Jack hesitated a moment, then started toward the door.
“Don’t worry,” Clara said tonelessly, gripping her glass in her two hands, “he’s too mean to die.”
Jack went out. He was certain that as soon as the door was closed behind him, Clara would go into the bathroom and pour her drink into the basin and then put the whisky bottle back in the bureau drawer, under the nightgowns, to be left there until she received her next visitor.
Barzelli lived out on the Via Appia Antica. There was very little traffic and Guido drove swiftly past the dark tombs and the ruined aqueduct, fitfully suspended in the watery reflection of the headlights.
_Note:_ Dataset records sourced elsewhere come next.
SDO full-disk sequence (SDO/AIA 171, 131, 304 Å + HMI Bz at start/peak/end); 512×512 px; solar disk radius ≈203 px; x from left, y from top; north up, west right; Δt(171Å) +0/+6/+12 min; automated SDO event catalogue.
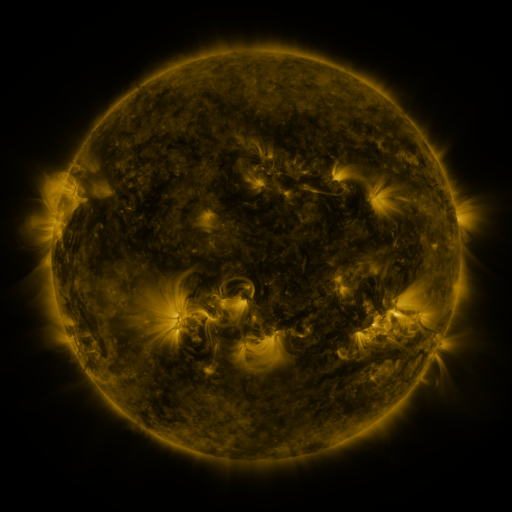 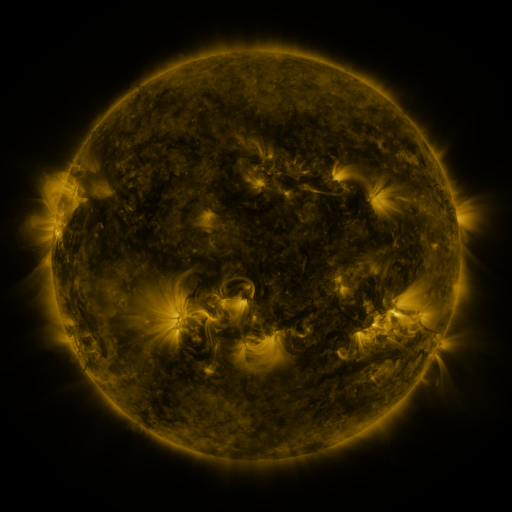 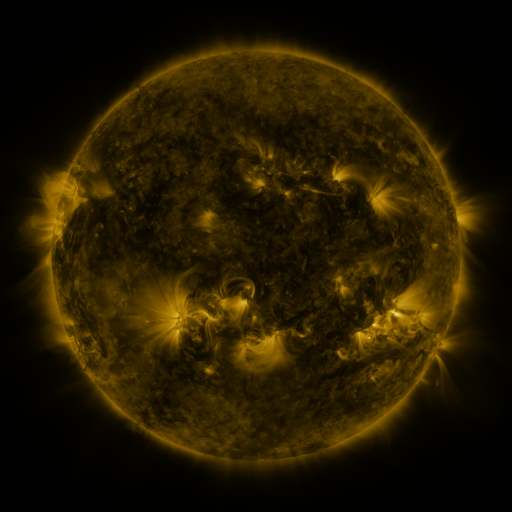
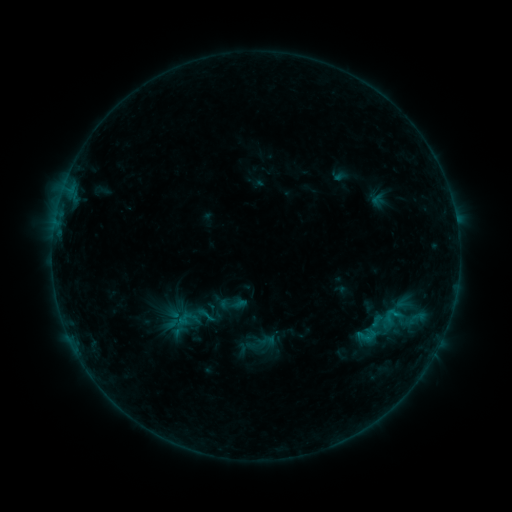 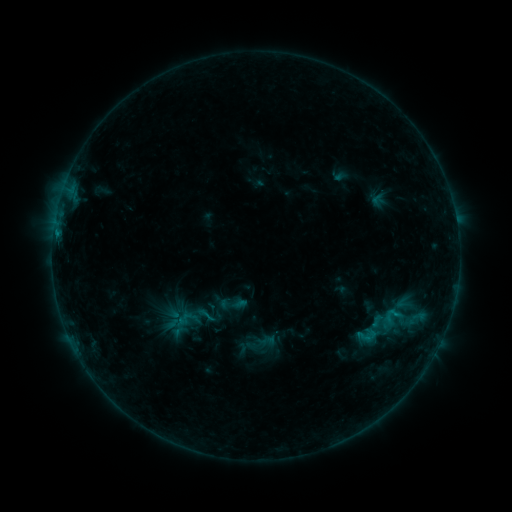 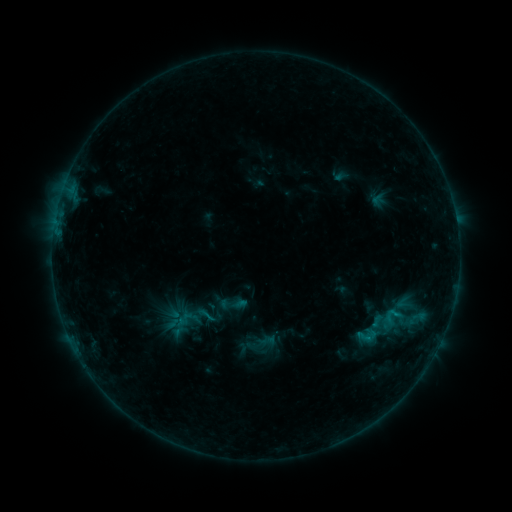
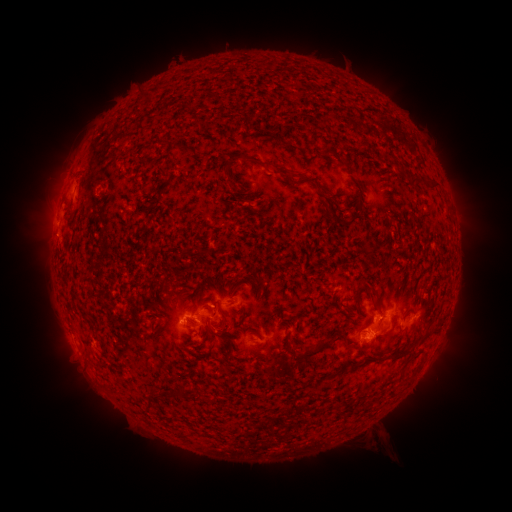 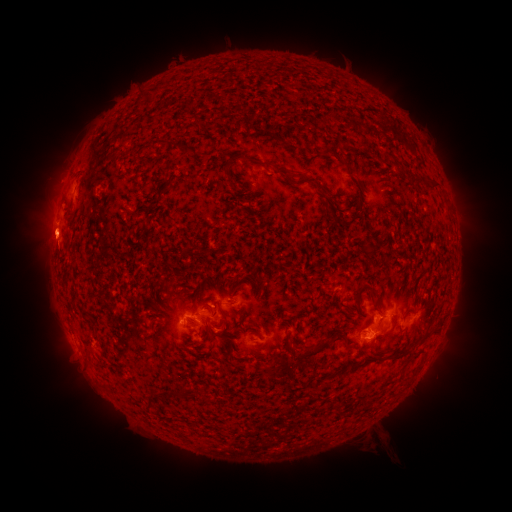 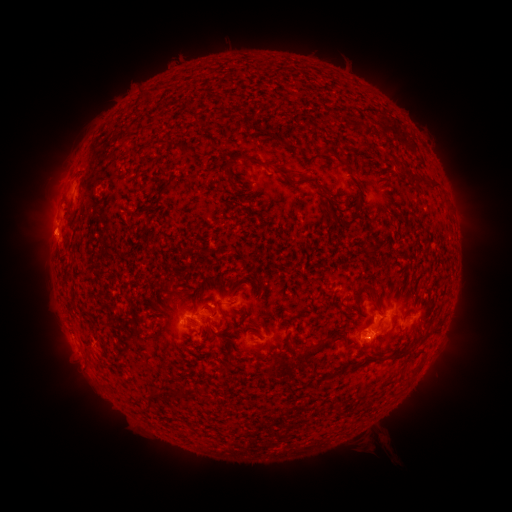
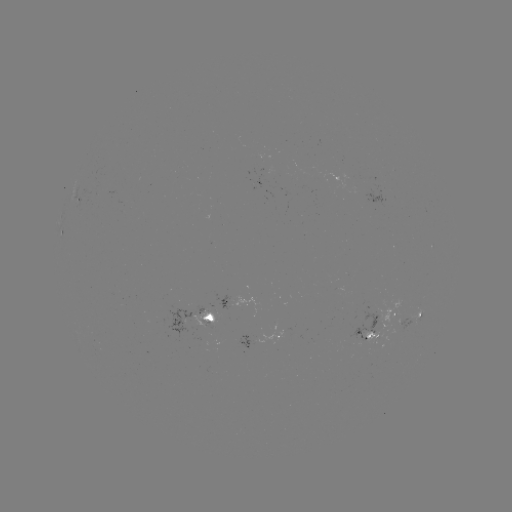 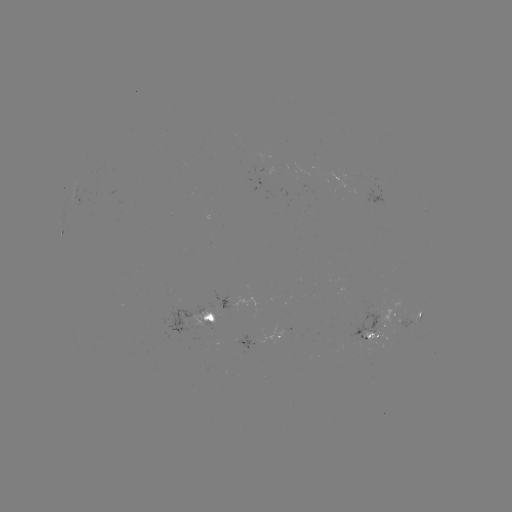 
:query eruption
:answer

In the sunlight, the crumbling masonry bore witness to the pride, the industry, the cleverness of Guido’s ancestors. At night, like this, in the winter rain, they brought to mind only images of ruin, dissolution, and the emptiness of human vanity. The arches had carried water to a city that had deserved to fall; the tombs commemorated kings who did not deserve to be remembered.